* **Text**:
——————

Learning Lessons from the Apollo program

I’m fascinated by the Apollo program. It’s a triumph of human endeavour that we sent twenty-four men to the moon, and twelve to the surface between 1969 and 1972. It was a program built with reliable 1950s-designed equipment, and computers far less sophisticated than a cheap modern wristwatch. Achieving Kennedy’s audacious vision was made possible through teamwork, planning, hard work, and ingenuity.

Recently, I decided to learn more about the early Apollo missions to understand what work went into getting us to the moon. It’s an incredibly story, and perhaps more interesting than several later missions.

An incremental approach

Apollo 7 was the first manned Apollo mission to fly in space. It was a confidence-builder, and the first time three people had flown together in space around the Earth. After eleven days in 1968, the crew returned having tested the command module and successfully made a live TV appearance.

The Apollo 7 crew during the first live broadcast from space

The Apollo 7 crew during the first live broadcast from space

The critical pieces of Apollo 7 had flown earlier. The earlier unmanned Apollo 4 and 6 had tested launching a similar unmanned command module and returning it to earth, while Apollo 5 had also tested the same Saturn IB rocket that was used to launch Apollo 7. Apollo 7 was focused on testing putting three astronauts in space in what was a now-trusted setup.

Apollo 8 was a shorter, six day mission. Three men flew to the moon, orbited it a few times, and returned to earth. They were the first to fly atop the Saturn V rocket — the smaller Saturn IB rocket used in Apollo 7 wasn’t sufficient to reach the moon. The Saturn V had been tested in Apollo 4 and 6. This was an audacious mission — testing both a manned Saturn V mission, and visiting the moon. Behinds the scenes, it was a tough sell to management — they didn’t like being that aggressive. But it made sense as a mission: the lunar module was behind in development and wasn’t ready to be tested, and there was fear the Russians might get Cosmonauts around the moon in 1968.

The far side of the moon as seen from Apollo 8. The Apollo 8 crew was the first to ever see the dark side of the moon

The far side of the moon as seen from Apollo 8. The Apollo 8 crew was the first to ever see the dark side of the moon

Apollo 9 was a return to an incremental approach. The mission orbited the earth, tested the lunar module in earth orbit (that would later be used to land on the moon), and included a space walk to test the spacesuits. It also included a rendezvous, which was necessary with the command and lunar modules being separated.

——————

* **Information provided**:
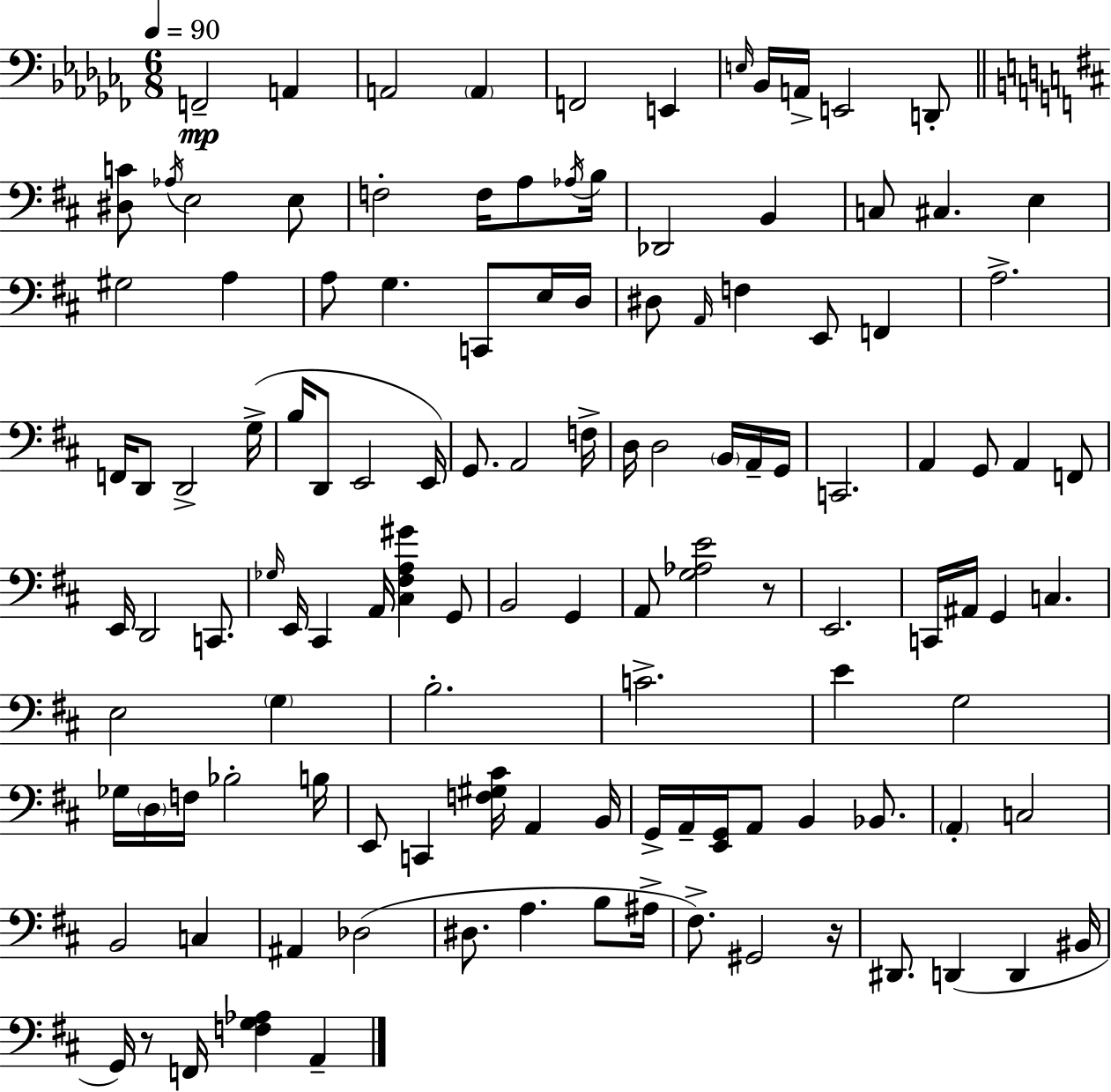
F2/h A2/q A2/h A2/q F2/h E2/q E3/s Bb2/s A2/s E2/h D2/e [D#3,C4]/e Ab3/s E3/h E3/e F3/h F3/s A3/e Ab3/s B3/s Db2/h B2/q C3/e C#3/q. E3/q G#3/h A3/q A3/e G3/q. C2/e E3/s D3/s D#3/e A2/s F3/q E2/e F2/q A3/h. F2/s D2/e D2/h G3/s B3/s D2/e E2/h E2/s G2/e. A2/h F3/s D3/s D3/h B2/s A2/s G2/s C2/h. A2/q G2/e A2/q F2/e E2/s D2/h C2/e. Gb3/s E2/s C#2/q A2/s [C#3,F#3,A3,G#4]/q G2/e B2/h G2/q A2/e [G3,Ab3,E4]/h R/e E2/h. C2/s A#2/s G2/q C3/q. E3/h G3/q B3/h. C4/h. E4/q G3/h Gb3/s D3/s F3/s Bb3/h B3/s E2/e C2/q [F3,G#3,C#4]/s A2/q B2/s G2/s A2/s [E2,G2]/s A2/e B2/q Bb2/e. A2/q C3/h B2/h C3/q A#2/q Db3/h D#3/e. A3/q. B3/e A#3/s F#3/e. G#2/h R/s D#2/e. D2/q D2/q BIS2/s G2/s R/e F2/s [F3,G3,Ab3]/q A2/q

——————

* **Tasks**:
1. How long did the Apollo 8 mission last, according to the Apollo program text?
2. Please pick up the Apollo program text after its final sentence and keep it going.

* **Task-by-task outputs**:
1. Six days.

2.
Testing the Apollo 9 lunar module Spider in earth orbit

Testing the Apollo 9 lunar module Spider in earth orbit

Apollo 10 was the full dress rehearsal for landing on the moon. It was time to repeat the test of the lunar module, but this time in moon orbit. The lunar module detached from the command module, and the crew descended to within ten miles of the moon’s surface. They then returned to rendezvous with the command module, and journeyed back to earth. In total, the crew spent eight days in space, and the mission was a huge success — so successful that Apollo 11 was the mission that met Kennedy’s goal in July 1969.

The Apollo 10 lunar module Snoopy returns from almost landing on the moon

The Apollo 10 lunar module Snoopy returns from almost landing on the moon

Interestingly, many people at NASA thought early in the Apollo program that Apollo 12 was likely to be the mission that landed first on the moon. Perhaps if Apollo 9 had happened before Apollo 8 (as was originally planned), there might have been two separate missions to test the manned Saturn V and then a manned Saturn V to the moon. Certainly, if something substantial had gone wrong between Apollo 7 and 10, Apollo 11 would have been repeating validation of the space craft, space suits, and processes.

The tortoise beats the hare

The Soviet Union went all-in with Soyuz 1. It was the first flight of the new Soyuz spacecraft and Soyuz rocket, and was planned to be a rendezvous with the three-manned Soyuz 2. The mission had problems from the start — a solar panel failed to deploy, and this delayed the launch of Soyuz 2. The weather turned bad, and Soyuz 2 didn’t launch. This was fortunate, as the parachute on Soyuz 1 didn’t deploy due to a design fault, and the single Cosmonaut died on reentry. If Soyuz 2 had launched, the crew wouldn’t have survived.

Vladimir Komarov, the cosmonaut who died in the ill-fated Soyuz 1

Vladimir Komarov, the cosmonaut who died in the ill-fated Soyuz 1

This was 1967, a year before Apollo 7. The Soviets went for broke, testing rockets, capsules, rendezvous, and more in one mission. On paper, it looked like they were ahead. The result was failure — and an 18-month delay in the program, and ultimately failure to get to the moon before the Americans. Indeed, Soyuz 4 and 5 in early 1969 eventually completed the mission aims of Soyuz 1 and 2.

The tortoise beat the hare. It was a pretty fast tortoise, but you see the point. The pragmatic approach of trying one complex new component in each mission ultimately made the Apollo program successful. Doing everything at once didn’t work. There’s something in that for all of us. See you next time.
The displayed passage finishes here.